Copy the entries between the lines holding "Looking at the" and "3. (x=433, y=228)", inclusive, swapping each "camera" for "viewer" and keeping everything else the same.

- [Extracted entries]
==================================================

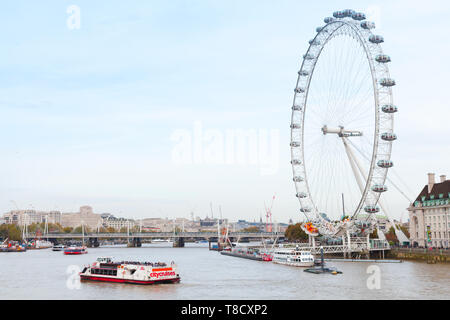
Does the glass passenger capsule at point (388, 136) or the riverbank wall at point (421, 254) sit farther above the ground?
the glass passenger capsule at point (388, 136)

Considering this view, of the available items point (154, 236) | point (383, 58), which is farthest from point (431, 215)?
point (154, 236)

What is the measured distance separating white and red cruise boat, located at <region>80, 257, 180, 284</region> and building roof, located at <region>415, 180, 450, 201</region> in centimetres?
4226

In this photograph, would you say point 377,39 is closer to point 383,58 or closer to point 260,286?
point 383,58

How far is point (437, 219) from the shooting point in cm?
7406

==================================================

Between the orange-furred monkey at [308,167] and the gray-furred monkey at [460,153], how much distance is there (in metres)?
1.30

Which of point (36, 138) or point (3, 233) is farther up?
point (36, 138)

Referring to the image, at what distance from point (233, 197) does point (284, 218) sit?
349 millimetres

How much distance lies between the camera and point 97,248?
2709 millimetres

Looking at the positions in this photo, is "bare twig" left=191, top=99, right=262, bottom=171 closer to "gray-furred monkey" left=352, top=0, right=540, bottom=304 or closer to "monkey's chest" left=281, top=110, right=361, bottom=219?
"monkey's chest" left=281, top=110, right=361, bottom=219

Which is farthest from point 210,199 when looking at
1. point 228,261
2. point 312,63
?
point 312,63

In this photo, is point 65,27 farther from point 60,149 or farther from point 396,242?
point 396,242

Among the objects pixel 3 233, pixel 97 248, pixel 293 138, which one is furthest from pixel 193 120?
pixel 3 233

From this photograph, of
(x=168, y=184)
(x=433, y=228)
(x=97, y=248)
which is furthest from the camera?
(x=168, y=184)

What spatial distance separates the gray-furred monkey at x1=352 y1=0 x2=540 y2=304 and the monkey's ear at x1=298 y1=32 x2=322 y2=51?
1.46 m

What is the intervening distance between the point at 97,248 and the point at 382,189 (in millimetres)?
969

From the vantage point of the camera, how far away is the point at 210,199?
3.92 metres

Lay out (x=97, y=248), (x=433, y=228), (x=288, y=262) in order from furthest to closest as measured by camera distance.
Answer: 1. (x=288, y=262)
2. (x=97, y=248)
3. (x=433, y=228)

==================================================

- [Solution]
Looking at the positions in this photo, is "bare twig" left=191, top=99, right=262, bottom=171 closer to "gray-furred monkey" left=352, top=0, right=540, bottom=304 or closer to "monkey's chest" left=281, top=110, right=361, bottom=219?
"monkey's chest" left=281, top=110, right=361, bottom=219

Which is farthest from point 210,199 when looking at
1. point 228,261
2. point 312,63
?
point 312,63

In this photo, is point 65,27 farther from point 60,149 or farther from point 396,242?
point 396,242

Among the objects pixel 3 233, pixel 97 248, pixel 293 138, which one is furthest from pixel 193 120?
pixel 3 233

From this photograph, of
(x=168, y=184)
(x=433, y=228)
(x=97, y=248)
which is furthest from the viewer?
(x=168, y=184)

What spatial distance separates the gray-furred monkey at x1=352 y1=0 x2=540 y2=304 and the monkey's ear at x1=298 y1=32 x2=322 y2=51?
1.46 m

What is the intervening distance between the point at 97,248 and the point at 382,189 (in millimetres)?
969

From the vantage point of the viewer, how far away is the point at 210,199?
3.92 metres

Lay out (x=97, y=248), (x=433, y=228), (x=288, y=262) in order from furthest to closest as measured by viewer distance.
Answer: 1. (x=288, y=262)
2. (x=97, y=248)
3. (x=433, y=228)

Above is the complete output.